With each passing year, the world of investments looks less like a frantic bustle on the trading floors of Wall Street and more like an average guy pulling out their phone every so often to view a couple of notifications and react to them with several taps. This inevitably entails the integration of consumer mobile technologies in the process, including omnipresent mobile tracking.

You may be familiar with the term in the context of obnoxious Google Ads, content suggestions, and app permissions. However, an average consumer doesn’t have to be a passive target, a victim of monitoring algorithms. Equipped with a mobile phone tracker, you can feel more informed and empowered not just in the context of your daily routine but also when it comes to investment. Read more to find out about opportunities for investors offered by phone trackers.

Mobile Tracking in a Nutshell

This is how smartphone trackers work in simple terms:

  • A sender applet is installed onto the target device.
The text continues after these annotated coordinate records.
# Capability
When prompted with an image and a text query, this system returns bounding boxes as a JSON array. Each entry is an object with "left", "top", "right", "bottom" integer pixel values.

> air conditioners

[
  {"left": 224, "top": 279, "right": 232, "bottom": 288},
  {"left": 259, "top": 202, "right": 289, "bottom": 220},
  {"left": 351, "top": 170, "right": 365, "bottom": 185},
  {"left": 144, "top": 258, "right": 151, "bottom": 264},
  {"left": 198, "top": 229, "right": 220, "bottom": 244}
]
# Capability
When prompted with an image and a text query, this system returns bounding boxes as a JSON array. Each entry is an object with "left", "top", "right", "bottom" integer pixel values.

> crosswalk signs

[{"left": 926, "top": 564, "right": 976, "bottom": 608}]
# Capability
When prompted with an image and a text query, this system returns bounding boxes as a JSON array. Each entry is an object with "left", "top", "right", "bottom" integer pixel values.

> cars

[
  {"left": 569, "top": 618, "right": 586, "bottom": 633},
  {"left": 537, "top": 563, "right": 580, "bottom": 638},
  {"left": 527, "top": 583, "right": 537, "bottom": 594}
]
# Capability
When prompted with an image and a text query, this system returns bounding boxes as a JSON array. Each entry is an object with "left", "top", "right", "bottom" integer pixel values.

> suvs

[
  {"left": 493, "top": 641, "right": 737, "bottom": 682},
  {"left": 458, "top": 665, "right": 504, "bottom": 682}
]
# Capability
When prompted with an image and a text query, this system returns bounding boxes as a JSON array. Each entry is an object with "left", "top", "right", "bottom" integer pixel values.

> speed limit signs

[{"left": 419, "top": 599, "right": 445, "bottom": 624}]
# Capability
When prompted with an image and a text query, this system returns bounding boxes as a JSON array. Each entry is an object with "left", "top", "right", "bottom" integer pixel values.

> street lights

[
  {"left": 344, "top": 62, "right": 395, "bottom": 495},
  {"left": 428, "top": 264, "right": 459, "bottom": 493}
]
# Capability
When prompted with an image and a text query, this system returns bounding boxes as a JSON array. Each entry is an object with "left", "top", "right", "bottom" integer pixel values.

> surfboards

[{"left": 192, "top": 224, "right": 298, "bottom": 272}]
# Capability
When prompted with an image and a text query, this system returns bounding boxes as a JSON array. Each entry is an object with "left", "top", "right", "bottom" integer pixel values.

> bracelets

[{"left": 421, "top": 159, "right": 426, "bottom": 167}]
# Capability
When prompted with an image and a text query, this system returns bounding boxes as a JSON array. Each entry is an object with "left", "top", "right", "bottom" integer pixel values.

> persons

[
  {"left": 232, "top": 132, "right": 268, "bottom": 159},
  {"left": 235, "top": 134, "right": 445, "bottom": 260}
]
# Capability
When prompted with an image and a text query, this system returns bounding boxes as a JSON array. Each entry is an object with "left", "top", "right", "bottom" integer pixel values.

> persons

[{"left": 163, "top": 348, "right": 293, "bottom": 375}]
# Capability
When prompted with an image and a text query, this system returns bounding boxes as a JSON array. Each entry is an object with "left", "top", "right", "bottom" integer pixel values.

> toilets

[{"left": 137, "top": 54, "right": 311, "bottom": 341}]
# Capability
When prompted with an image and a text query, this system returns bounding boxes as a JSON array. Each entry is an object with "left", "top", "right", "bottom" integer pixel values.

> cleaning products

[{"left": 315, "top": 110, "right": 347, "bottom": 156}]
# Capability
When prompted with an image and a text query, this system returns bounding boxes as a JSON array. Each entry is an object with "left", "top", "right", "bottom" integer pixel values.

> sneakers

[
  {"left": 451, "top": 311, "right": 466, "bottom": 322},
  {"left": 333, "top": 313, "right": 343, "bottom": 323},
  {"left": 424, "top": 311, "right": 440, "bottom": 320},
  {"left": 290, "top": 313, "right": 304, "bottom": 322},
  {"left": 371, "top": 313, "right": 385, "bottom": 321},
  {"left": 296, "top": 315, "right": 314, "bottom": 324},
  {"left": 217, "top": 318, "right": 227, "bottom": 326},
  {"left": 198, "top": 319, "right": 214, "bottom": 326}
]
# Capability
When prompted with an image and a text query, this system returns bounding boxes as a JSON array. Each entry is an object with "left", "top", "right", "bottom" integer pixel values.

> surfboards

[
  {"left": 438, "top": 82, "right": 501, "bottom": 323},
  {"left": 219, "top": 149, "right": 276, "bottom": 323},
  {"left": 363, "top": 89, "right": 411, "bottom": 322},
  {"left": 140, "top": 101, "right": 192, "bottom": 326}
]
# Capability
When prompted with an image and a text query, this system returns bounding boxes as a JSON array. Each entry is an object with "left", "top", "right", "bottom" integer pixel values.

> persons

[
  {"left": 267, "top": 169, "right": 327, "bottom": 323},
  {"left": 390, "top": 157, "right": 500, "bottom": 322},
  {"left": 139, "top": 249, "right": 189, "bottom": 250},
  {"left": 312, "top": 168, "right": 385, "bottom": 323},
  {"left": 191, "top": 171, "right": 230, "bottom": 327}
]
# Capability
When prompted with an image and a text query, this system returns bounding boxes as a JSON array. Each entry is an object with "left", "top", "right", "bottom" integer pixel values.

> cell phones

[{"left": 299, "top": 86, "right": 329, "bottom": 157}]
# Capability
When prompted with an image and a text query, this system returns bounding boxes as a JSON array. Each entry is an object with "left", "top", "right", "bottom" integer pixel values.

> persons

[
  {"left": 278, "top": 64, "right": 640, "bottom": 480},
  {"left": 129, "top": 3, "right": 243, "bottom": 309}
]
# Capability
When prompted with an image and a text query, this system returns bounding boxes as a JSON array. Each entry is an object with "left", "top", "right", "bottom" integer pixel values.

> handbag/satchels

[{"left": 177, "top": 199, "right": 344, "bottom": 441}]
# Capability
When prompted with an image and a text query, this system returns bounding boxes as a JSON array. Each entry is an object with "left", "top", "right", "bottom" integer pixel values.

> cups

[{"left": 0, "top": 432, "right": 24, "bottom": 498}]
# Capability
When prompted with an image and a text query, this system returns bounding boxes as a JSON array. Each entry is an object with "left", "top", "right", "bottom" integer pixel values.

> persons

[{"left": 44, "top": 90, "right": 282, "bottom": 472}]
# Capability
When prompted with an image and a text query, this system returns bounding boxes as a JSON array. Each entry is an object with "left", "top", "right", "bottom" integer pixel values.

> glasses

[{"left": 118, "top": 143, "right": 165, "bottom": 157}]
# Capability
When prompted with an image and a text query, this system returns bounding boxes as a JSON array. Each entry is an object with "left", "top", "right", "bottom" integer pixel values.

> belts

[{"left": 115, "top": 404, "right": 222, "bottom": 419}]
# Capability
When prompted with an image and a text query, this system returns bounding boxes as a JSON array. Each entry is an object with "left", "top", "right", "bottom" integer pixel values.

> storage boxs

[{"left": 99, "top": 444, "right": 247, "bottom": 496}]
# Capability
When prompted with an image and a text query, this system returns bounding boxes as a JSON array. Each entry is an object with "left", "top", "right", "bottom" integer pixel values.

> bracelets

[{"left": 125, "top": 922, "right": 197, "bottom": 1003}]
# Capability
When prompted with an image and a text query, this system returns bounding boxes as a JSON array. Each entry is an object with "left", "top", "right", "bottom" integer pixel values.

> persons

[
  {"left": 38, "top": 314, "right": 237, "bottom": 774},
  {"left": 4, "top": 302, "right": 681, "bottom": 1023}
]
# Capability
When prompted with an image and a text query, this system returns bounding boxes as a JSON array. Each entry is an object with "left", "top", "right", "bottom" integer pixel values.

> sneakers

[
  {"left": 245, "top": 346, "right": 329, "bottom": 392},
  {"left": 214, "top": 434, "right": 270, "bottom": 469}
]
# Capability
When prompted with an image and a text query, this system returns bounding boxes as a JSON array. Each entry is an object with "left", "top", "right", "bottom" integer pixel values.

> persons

This can be done either manually or over-the-air using cloud tech like Apple’s iCloud.
  • The applet is then tweaked to integrate deeply into the smartphone’s software in order to retrieve desired info.
  • Using regular data transfer standards like 5G or WiFi, the applet sends data packages first to the tracker servers and then to the user.
  • The user, in their turn, is able to view and sometimes manipulate the information remotely – if need be, without any visible traces in the target phone.

The process allows you to extract almost any type and amount of data from the tracked device. This is not much different from your typical spyware, the difference being that trackers are intended for consensual child and elderly care and are thus legal. To clarify it further, here are some types of data that can be retrieved with a phone tracker:

  • Incoming/outgoing calls (including call recordings) and text correspondence in standard SMS apps;
  • Unprotected files from the phone’s internal directories, like media from the gallery and browser downloads;
  • Visited, bookmarked, and even deleted pages in the phone’s standard or custom browser;
  • Chats and media from messaging and social apps in the form of screen captures, text logs and audio recordings;
  • Real-time data from the device’s GPS module, as well as its camera and microphone.

So far, this list looks more suitable for a homegrown hacker’s routine, but in reality, mobile trackers are already being used extensively by those who seek the means of expanding their investor’s toolkit for informed investment choices.

How Tracking-Aided Investment Is Already Applied

Here are some real-life cases of exploiting tracker potential for the good old money-making:

Portfolio Management

A beginner investor who’s just spent most of their capital on securities might be hard-pressed to find an affordable means of overseeing several portfolios linked to different accounts on different trading platforms. However, with a tracker on their second device, they can view the reports therefrom and spend four times less on a subscription (~$11 vs ~$50) than they would with a designated portfolio management app.

Market Analysis

The versatility and customizing options of the best mobile phone trackers allow you to turn them into an additional pair of hands when it comes to scanning the web for information that may influence your portfolio. Just set the tracker to send automated notifications whenever a certain word or a word combination appears on your monitored device and be among the first to react to the big news.

Location-Based Research

Finally, a tracker enables you to conduct complex research on web trends by collecting and processing data from different areas. For instance, you can rent out a storage box in a certain district away from home, place a device with a power bank there, and monitor it to see how algorithms modify the data displayed in search results or ads in that area.

Main Takeaways

Smart investment and its methods extend far beyond buying a promising crypto coin or paying for lectures of a rebellious trader guru. Some genuinely useful tools can be found in the most unexpected directions, mobile tracking being one of them. The existing cases suggest the following applications:

  • Cheaper alternatives to portfolio management apps;
  • Powerful, fully customizable web monitoring for verbal triggers;
  • Insightful ad and SEO research based on physical location variations.

While an established and resource-independent investor may want to opt for pricey, specialized tools, a beginner trader with a limited budget might consider adding mobile trackers to their toolkit and thus bolster their awareness and responsiveness – the two key aspects of portfolio management.

Note that you don’t have to spend extra for the best phone tracker app – instead, pick one that has just enough features that seem useful. What is more, some products have great trial options that let you run a field test and see if using a tracker meets your expectations.